Many quiescent stem cells, particularly adult stem cells, also share similar epigenetic patterns. For example, H3K4me3 and H3K27me3, are two major histone methylation patterns that form a bivalent domain and are located near transcription initiation sites. These epigenetic markers have been found to regulate lineage decisions in embryonic stem cells as well as control quiescence in hair follicle and muscle stem cells via chromatin modification.

Functional tumor suppressor genes, particularly p53 and Rb gene, are required to maintain stem cell quiescence and prevent exhaustion of the progenitor cell pool through excessive divisions. For example, deletion of all three components of the Rb family of proteins has been shown to halt quiescence in hematopoietic stem cells. Lack of p53 has been shown to prevent differentiation of these stem cells due to the cells' inability to exit the cell cycle into the G₀ phase. In addition to p53 and Rb, cyclin dependent kinase inhibitors (CKIs), such as p21, p27, and p57, are also important for maintaining quiescence. In mouse hematopoietic stem cells, knockout of p57 and p27 leads to G₀ exit through nuclear import of cyclin D1 and subsequent phosphorylation of Rb. Finally, the Notch signaling pathway has been shown to play an important role in maintenance of quiescence.

Post-transcriptional regulation of gene expression via miRNA synthesis has been shown to play an equally important role in the maintenance of stem cell quiescence. miRNA strands bind to the 3′ untranslated region (3′ UTR) of target mRNAs, preventing their translation into functional proteins. The length of the 3′ UTR of a gene determines its ability to bind to miRNA strands, thereby allowing regulation of quiescence. Some examples of miRNA's in stem cells include miR-126, which controls the PI3K/AKT/mTOR pathway in hematopoietic stem cells, miR-489, which suppresses the DEK oncogene in muscle stem cells, and miR-31, which regulates Myf5 in muscle stem cells. miRNA sequestration of mRNA within ribonucleoprotein complexes allows quiescent cells to store the mRNA necessary for quick entry into the G1 phase.

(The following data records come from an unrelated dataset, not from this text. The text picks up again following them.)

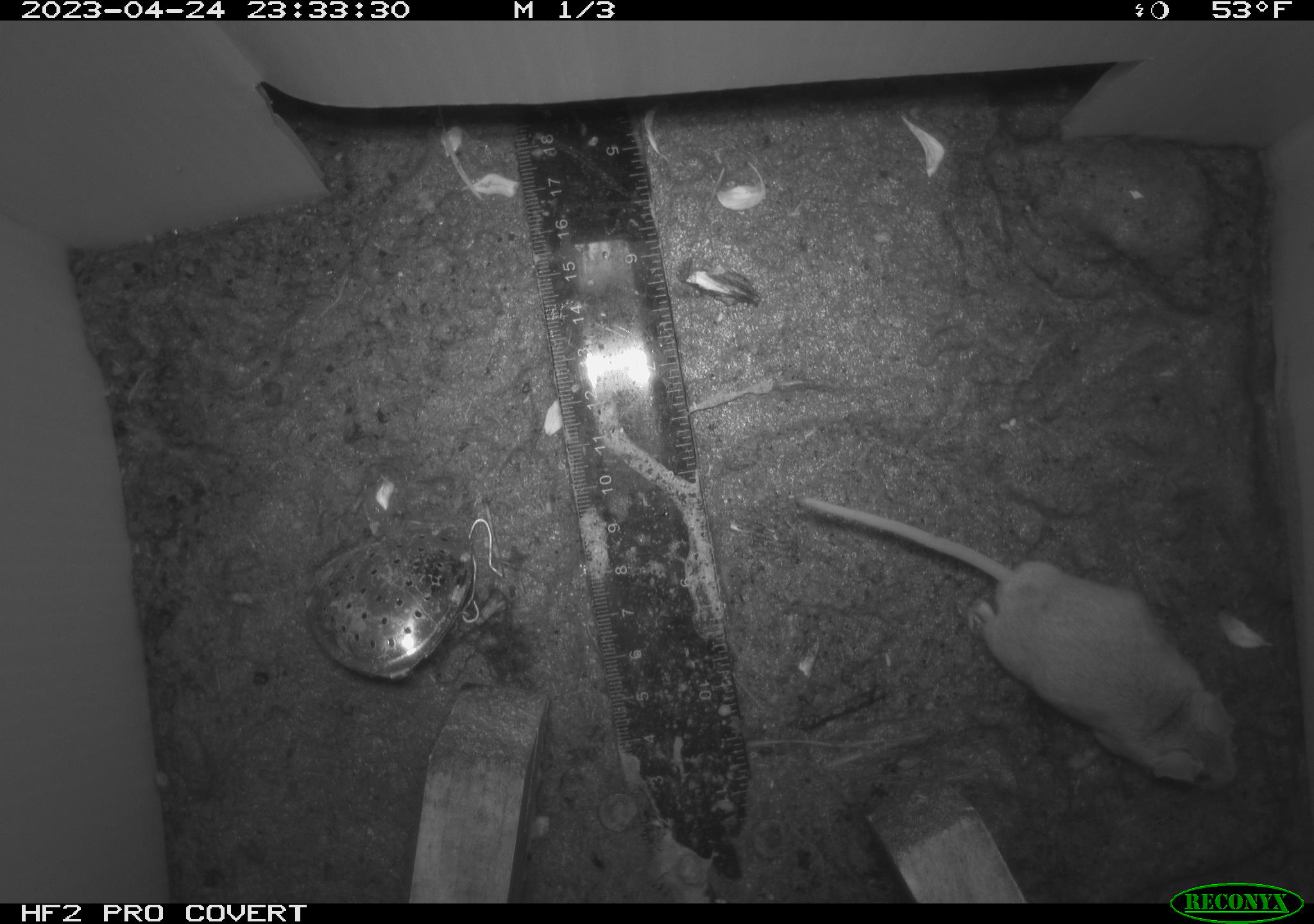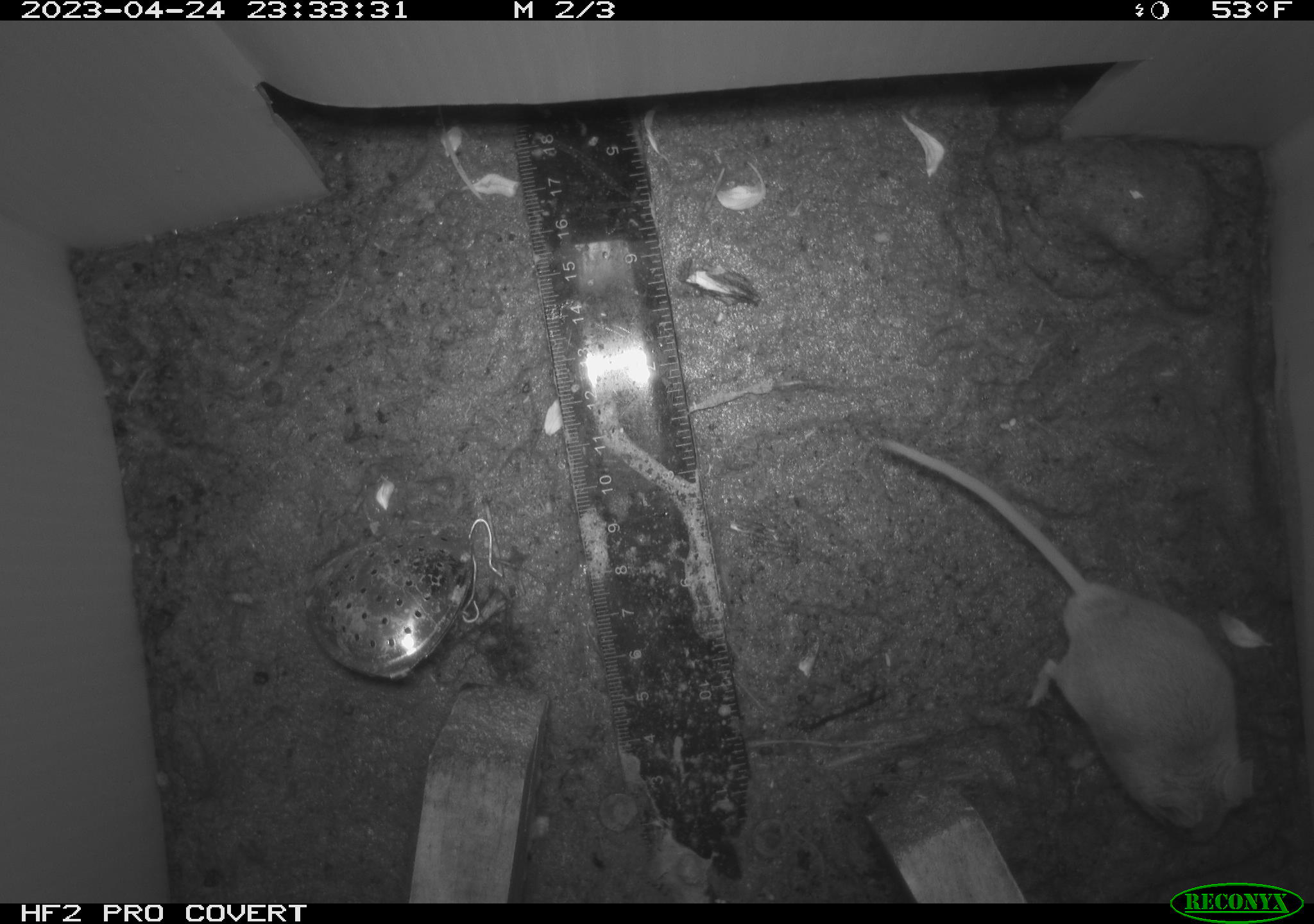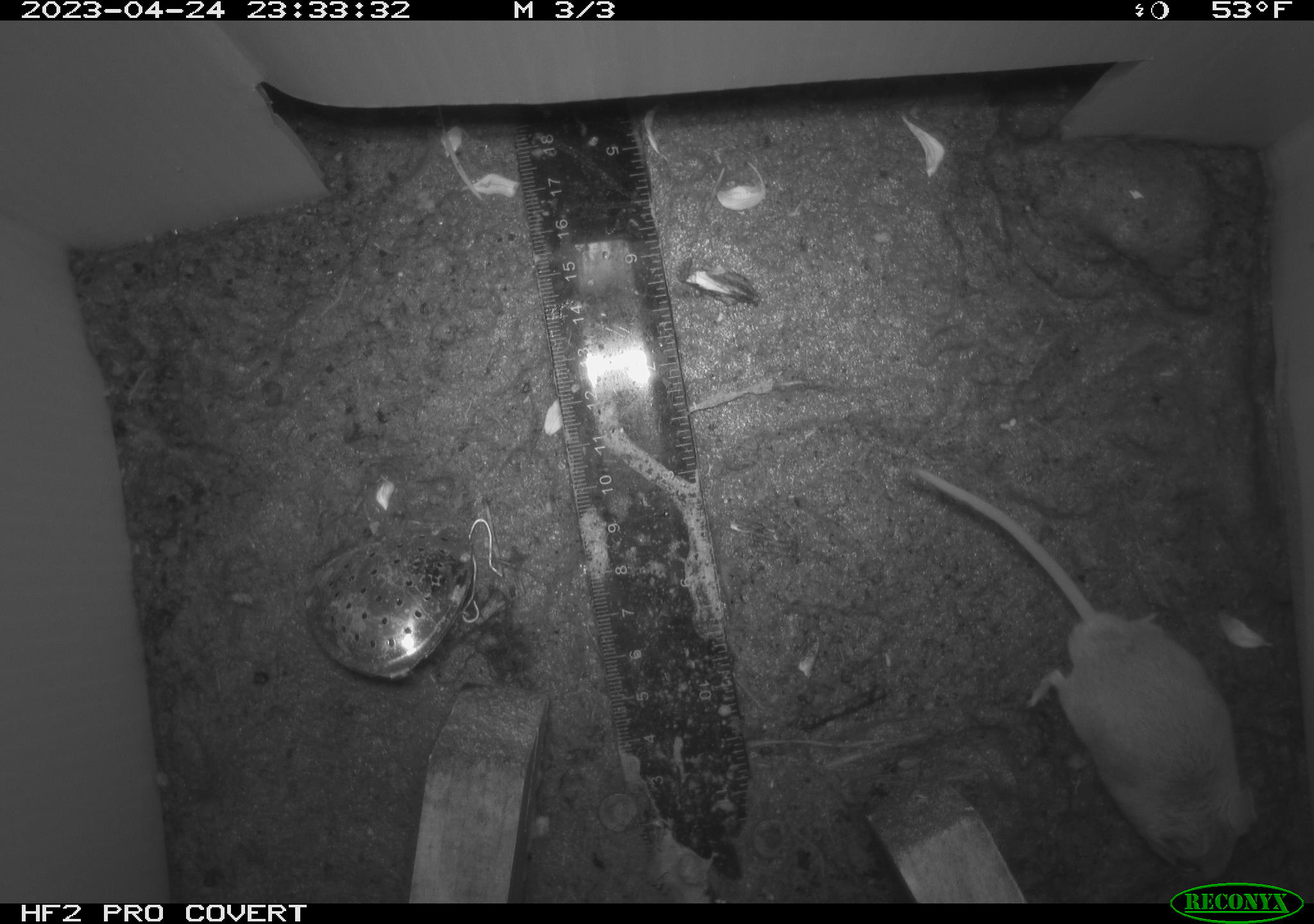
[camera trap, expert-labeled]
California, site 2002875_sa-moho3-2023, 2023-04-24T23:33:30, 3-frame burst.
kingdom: Animalia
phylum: Chordata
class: Mammalia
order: Rodentia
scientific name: Rodentia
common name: mouse species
Mouse species (Rodentia).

Stem cells that have been quiescent for a long time often face various environmental stressors, such as oxidative stress. However, several mechanisms allow these cells to respond to such stressors. For example, the FOXO transcription factors respond to the presence of reactive oxygen species (ROS) while HIF1A and LKB1 respond to hypoxic conditions. In hematopoietic stem cells, autophagy is induced to respond to metabolic stress.